This paper describes how the concepts and goals of Resource Description Framework (RDF) and Topic Maps influenced the design of the Australian Literature Gateway (AustLit) project.

Introduction

When Tim Berners-Lee states that his vision of the Semantic Web [HREF19] rests on the shoulders of RDF [HREF22], and Charles Goldfarb (one of the originators and prime movers of SGML) describes Topic Maps as the "GPS of the web" [HREF23] it is hard not to pay attention.

In 1998, whilst developing a web content management and delivery system to be driven by basic Dublin-Core style metadata I started to appreciate the power of what was promised by RDF and Topic Maps: the ability to describe relationships between resources, and even the ability to describe those relationships as objects themselves in a way that was quite independent of the base resources (that is, "outside of the plane" of the resources). This idea, the possibility of creating and manipulating a meta database which could evolve on its own with an existence and purpose separate from the resources it was ostensibly created to describe, seemed remarkable. I'd drunk the Kool Aid [HREF1].

This paper describes how the philosophies of RDF [HREF2] and Topic Maps [HREF3] influenced the design of the Australian Literature Gateway (AustLit) project [HREF4].

AustLit is a bibliographic and biographic system that represents its core application data using a new model from the International Federation of Library Associations (IFLA) known as the Functional Requirements for Bibliographic Record (FRBR) model [HREF5].

A brief introduction to RDF

A binary, directed relationship between 2 specified entities is an RDF "statement". This statement is often referred to as a "3-tuple" or "triple": the 2 "nodes" and the relationship (or "predicate") connecting them.

The statement is also often represented as a directed graph consisting of the 2 nodes and the arc (which is the predicate):

                   Predicate
     Subject  ------------------>  Object

Subject and predicate are always "resources" identified by a URI. The object can be either a "resource" or a literal.
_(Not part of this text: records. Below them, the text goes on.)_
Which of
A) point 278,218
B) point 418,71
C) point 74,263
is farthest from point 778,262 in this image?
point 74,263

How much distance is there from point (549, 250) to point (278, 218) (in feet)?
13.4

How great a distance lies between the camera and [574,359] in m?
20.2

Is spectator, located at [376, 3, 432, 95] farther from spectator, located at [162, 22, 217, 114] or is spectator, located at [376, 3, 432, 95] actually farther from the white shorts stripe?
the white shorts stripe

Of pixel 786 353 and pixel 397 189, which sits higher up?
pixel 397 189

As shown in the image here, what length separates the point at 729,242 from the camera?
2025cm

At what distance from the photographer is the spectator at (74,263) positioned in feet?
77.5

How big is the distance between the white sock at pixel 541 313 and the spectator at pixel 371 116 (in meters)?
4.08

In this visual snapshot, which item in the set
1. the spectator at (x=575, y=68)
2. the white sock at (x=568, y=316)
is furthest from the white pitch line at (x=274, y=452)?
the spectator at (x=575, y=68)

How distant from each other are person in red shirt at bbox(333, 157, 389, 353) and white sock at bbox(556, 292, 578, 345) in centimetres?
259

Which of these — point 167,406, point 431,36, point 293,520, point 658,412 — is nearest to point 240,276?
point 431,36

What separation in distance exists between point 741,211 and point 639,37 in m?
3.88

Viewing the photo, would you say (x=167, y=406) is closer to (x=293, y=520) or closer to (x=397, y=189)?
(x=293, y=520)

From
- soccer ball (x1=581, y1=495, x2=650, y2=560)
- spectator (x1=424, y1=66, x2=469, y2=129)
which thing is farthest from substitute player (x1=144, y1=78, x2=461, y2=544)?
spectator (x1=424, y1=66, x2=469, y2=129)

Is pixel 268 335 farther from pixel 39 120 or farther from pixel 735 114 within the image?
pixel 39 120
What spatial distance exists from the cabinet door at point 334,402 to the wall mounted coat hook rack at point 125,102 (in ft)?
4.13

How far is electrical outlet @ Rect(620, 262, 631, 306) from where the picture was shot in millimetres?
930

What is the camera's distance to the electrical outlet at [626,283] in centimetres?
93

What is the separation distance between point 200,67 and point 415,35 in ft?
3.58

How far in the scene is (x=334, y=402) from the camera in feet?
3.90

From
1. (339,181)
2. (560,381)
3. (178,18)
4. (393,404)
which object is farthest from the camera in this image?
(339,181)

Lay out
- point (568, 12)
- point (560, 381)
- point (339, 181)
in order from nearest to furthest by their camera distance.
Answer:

The predicate resource is also referred to as the "property", leading to the interpretation that the "subject" has as a "property" the value of which is represented by the "object".

A simple example using Dublin Core property references:

The URL "http://www.austlit.edu.au" has a title of the literal "AustLit Home Page":

  {http://www.austlit.edu.au, dc:Title, "AustLit Home Page"}

The URL "http://www.austlit.edu.au" was authored by the resource indicated by "http://www.austlit.edu.au/run?ex=ShowAgent&agentId=A$y=":

  {http://www.austlit.edu.au, dc:Creator,
          http://www.austlit.edu.au/run?ex=ShowAgent&agentId=A$y=}

The URL "http://www.austlit.edu.au/run?ex=ShowAgent&agentId=A$y=" has a description of "AustLit Agent - Kerry Kilner":

  {http://www.austlit.edu.au/run?ex=ShowAgent&agentId=A$y=, dc:Description,
          "AustLit Agent - Kerry Kilner"}

Graphically:

The RDF Schema specification [HREF6] describes how to define allowable combinations of particular subjects, predicates and objects.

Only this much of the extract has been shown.